Mon opinion est bien sûr subjective (des opinions objectives n'existent de toutes les manières pas..). Je n’ai pas beaucoup d’amis anglophones. Et ceux qui le sont, sont souvent des immigrants. Ils se sentent donc Canadiens. Mais pas au point de sortir leur drapeau rouge et blanc sur le balcon. Et de virer une méchante brosse le 1er Juillet. Pas à ce point. Mes amis francophones sont divisés en plusieurs catégories. Les souverainistes purs et durs : Si on devient indépendant, les anglos dehors. Les souverainistes idéalistes : Si on est indépendant, on vivra mieux. Que tout le monde reste ! Les pseudo-souverainistes : Je veux qu’on soit un pays. Mais je sais pas. J’ai pas envie de perdre mon niveau de vie. Mon char, ma maison, mon gazon. Les fédéralistes : Je ne veux pas de Québec indépendant. Le Canada, c’est bon.
Vous en conviendrez, ça ne laisse pas beaucoup de gens pour fêter le 1er Juillet. D’ailleurs, rappelons-nous d’une chose : le 1er Juillet, au Québec, à Montréal plus précisément, ça déménage. Les citoyens s’échangent leurs appartements dans un gros bordel charmant qui est souvent le synonyme d’un nouveau départ, la conséquence d’une douloureuse rupture, l’effet d’un ennui terrible, ou encore la simple envie d’un espace plus grand.
Alors, qui fête le Canada ?
Le reste du Canada. Le Canada moins le Québec. Le Canada anglophone. Et ça fait un pays émietté, fantomatique, imaginaire. Et ça fait que je doute. Et ça fait que je me dis, des fois, que le Canada est un pays d’apatrides qui se rassemblent pour la simple et unique raison que c’est convenable.

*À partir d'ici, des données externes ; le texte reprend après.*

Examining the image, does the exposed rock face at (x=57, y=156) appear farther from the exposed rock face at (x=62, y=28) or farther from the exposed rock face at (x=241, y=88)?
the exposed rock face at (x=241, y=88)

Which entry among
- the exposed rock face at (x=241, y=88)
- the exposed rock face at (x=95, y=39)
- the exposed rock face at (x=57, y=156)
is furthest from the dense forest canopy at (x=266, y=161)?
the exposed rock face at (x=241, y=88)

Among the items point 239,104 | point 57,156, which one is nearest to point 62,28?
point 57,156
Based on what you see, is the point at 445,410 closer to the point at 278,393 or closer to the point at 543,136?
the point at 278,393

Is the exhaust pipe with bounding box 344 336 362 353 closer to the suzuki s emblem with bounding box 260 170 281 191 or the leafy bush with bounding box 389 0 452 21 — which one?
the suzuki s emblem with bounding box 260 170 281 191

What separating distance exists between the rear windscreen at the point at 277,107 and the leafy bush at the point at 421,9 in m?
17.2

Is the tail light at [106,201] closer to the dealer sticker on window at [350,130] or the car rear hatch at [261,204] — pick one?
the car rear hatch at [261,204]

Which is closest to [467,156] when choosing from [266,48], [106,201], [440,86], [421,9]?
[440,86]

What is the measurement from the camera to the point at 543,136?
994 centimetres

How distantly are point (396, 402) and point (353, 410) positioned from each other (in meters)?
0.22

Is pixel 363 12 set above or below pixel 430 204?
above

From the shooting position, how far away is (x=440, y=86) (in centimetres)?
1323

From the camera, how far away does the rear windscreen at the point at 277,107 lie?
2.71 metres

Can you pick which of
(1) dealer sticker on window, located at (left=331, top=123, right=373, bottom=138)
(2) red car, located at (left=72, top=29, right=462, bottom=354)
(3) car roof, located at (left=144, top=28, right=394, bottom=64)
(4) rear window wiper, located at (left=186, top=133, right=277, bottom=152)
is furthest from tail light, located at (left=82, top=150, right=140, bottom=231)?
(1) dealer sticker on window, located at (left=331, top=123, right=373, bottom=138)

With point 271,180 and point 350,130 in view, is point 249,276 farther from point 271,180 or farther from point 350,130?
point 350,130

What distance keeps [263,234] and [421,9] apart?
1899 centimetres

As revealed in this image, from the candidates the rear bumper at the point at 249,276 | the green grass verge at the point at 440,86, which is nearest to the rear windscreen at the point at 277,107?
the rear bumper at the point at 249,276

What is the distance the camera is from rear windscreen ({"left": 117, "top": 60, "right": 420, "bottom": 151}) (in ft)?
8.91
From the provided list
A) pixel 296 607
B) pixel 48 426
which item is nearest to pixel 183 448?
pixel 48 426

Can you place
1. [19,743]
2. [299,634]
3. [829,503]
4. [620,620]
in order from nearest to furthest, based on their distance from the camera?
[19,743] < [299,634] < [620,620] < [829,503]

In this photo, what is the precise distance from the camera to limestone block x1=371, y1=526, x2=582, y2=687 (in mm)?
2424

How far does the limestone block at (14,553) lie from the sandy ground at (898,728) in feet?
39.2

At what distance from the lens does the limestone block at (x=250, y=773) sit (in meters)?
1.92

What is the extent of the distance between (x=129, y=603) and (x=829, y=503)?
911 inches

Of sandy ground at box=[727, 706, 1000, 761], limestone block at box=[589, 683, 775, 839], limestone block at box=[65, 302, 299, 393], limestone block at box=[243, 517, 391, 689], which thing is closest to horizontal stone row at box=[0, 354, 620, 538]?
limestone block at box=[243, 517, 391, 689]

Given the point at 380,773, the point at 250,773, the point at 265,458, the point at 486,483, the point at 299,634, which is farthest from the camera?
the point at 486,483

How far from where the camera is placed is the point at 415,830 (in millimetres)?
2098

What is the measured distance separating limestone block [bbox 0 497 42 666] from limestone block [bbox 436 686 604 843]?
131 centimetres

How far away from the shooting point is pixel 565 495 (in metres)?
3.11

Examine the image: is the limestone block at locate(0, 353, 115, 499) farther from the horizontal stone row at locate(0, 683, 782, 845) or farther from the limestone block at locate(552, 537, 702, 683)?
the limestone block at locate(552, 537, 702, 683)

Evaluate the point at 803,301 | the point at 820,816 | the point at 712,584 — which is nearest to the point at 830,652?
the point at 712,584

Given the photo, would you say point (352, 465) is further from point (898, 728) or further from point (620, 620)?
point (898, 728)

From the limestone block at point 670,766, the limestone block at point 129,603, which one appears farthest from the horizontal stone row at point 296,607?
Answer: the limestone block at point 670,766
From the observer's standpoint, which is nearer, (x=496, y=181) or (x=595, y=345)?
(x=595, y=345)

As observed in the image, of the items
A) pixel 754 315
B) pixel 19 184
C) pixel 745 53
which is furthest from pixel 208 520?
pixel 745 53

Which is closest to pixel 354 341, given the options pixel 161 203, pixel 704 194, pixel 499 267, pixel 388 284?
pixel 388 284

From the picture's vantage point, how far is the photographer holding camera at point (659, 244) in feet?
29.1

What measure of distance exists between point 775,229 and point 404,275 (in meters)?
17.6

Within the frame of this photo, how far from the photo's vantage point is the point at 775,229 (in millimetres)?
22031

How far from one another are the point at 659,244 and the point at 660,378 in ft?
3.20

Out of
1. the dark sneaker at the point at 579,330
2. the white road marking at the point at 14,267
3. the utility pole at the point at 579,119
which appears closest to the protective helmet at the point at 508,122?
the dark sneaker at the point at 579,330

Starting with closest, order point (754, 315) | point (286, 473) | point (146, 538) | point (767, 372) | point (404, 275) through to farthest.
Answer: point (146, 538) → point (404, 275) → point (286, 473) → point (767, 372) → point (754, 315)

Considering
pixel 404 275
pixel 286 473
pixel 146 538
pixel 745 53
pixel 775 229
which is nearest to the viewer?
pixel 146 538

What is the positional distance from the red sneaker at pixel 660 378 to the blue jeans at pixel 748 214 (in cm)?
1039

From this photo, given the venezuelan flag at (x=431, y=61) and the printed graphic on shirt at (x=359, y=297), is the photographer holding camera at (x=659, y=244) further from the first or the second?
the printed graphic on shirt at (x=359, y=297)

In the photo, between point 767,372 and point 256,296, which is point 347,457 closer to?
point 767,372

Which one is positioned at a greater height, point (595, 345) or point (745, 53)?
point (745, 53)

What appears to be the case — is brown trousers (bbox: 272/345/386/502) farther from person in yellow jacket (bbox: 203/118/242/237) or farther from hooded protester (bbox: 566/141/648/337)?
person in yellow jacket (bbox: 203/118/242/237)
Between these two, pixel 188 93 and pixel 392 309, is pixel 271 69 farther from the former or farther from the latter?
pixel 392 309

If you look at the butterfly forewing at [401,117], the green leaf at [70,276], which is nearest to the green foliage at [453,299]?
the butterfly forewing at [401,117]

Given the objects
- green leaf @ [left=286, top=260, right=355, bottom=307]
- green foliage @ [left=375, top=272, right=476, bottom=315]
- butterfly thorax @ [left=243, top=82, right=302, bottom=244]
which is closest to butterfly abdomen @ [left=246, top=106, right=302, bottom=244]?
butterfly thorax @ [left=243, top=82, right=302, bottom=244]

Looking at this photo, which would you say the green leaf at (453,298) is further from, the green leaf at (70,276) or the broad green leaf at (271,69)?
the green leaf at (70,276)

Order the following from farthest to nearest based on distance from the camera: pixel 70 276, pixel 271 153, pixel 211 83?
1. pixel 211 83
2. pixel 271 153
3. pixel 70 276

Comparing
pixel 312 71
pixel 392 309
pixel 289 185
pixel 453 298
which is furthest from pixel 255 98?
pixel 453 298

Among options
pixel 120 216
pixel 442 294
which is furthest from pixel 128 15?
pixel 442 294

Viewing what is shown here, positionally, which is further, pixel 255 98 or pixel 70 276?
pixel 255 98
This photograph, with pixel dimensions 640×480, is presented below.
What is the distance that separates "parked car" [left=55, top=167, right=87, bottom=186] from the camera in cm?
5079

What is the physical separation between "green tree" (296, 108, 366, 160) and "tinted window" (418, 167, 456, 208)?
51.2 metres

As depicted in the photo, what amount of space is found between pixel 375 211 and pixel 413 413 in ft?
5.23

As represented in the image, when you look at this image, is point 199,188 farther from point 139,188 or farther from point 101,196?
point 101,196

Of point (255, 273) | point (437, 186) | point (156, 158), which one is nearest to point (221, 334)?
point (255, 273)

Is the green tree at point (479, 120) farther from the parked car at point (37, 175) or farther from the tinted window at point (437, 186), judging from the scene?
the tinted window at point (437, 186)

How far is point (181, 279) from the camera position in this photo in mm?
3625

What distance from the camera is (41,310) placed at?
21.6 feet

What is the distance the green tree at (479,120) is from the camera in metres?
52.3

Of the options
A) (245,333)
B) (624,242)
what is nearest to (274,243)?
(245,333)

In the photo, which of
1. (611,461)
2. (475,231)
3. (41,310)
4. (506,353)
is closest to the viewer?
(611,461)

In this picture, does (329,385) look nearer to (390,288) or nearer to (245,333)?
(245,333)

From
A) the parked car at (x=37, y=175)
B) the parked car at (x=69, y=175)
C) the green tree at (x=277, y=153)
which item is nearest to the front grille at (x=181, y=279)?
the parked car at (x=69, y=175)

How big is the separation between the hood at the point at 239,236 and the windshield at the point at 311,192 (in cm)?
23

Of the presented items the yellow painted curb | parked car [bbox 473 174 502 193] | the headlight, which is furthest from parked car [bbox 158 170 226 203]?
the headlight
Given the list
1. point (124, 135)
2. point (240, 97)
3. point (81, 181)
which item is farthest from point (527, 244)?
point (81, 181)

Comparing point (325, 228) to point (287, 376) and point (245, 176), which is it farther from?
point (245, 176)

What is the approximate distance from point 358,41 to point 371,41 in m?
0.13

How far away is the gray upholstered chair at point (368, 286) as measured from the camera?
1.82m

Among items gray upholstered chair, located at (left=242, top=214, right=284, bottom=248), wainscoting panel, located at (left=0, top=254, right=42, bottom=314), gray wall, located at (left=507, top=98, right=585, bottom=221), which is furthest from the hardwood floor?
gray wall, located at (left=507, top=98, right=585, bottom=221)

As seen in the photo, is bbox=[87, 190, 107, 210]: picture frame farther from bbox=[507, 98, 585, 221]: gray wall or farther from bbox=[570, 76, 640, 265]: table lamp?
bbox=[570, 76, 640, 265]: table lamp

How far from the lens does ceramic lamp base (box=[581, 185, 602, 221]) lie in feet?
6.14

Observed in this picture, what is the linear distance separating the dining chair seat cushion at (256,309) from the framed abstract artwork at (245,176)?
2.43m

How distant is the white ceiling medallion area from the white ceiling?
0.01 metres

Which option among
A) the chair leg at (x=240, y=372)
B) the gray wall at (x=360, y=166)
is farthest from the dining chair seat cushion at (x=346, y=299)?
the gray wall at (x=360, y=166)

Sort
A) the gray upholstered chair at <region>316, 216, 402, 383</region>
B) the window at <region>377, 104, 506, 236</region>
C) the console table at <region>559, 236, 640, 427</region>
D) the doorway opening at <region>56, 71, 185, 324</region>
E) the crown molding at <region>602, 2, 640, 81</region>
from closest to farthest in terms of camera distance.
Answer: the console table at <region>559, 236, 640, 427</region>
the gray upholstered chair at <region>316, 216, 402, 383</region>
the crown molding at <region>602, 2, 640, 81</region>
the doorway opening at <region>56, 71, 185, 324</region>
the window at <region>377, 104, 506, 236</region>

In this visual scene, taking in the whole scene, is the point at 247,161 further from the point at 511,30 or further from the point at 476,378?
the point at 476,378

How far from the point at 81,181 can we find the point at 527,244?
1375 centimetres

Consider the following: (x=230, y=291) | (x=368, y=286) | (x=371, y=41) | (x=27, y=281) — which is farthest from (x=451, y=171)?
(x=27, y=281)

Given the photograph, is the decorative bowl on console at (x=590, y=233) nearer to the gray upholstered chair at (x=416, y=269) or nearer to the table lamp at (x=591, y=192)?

Et moi ? L’ai-je fêté ce beau Canada ?

Dutronc le disait mieux que moi. Mais je vais m’essayer.

30 millions de Canadiens. Et moi, et moi et moi. Du fond de mon sofa. J’y pense et puis j’oublie. J’y pense et puis j’oublie.

Non, je ne l’ai pas fêté. Je n’ai pas fêté le Québec non plus.

Ça m’tentait pas. Voilà.

Parce que. Soyons réalistes pour une fois.

Au milieu d’une foule déchaînée, qui chante des chansons patriotiques. Tu fais comment quand tu as envie de pisser ?
J’y pense et puis j’oublie. J’y pense et puis j’oublie.